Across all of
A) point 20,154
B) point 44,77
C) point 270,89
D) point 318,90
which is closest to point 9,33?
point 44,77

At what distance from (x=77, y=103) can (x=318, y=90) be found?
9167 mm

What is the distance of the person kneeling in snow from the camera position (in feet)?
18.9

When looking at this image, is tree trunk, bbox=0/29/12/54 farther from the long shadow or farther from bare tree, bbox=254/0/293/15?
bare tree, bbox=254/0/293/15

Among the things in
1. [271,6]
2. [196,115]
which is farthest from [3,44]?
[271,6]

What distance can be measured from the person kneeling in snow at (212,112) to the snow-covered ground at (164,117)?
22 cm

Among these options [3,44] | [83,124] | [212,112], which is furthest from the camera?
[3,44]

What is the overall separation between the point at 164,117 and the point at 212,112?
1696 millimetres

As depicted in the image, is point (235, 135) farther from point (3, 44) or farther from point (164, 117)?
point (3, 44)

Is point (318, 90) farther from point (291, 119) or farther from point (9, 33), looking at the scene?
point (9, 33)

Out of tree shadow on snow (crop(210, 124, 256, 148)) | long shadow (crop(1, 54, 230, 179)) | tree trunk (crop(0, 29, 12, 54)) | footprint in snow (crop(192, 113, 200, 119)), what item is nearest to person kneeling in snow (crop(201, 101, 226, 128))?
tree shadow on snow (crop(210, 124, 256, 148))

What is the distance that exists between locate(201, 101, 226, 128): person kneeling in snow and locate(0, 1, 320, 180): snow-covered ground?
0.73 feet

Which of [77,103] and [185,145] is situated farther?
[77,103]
----------------
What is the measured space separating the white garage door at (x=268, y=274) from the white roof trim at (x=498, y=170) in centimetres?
----------------
- **WHAT YOU NEED TO DO**: How many lines in the rows above contain the word "distance", counting only matches with the same capitalization? Reply with the number alone.

- **WRITTEN SOLUTION**: 4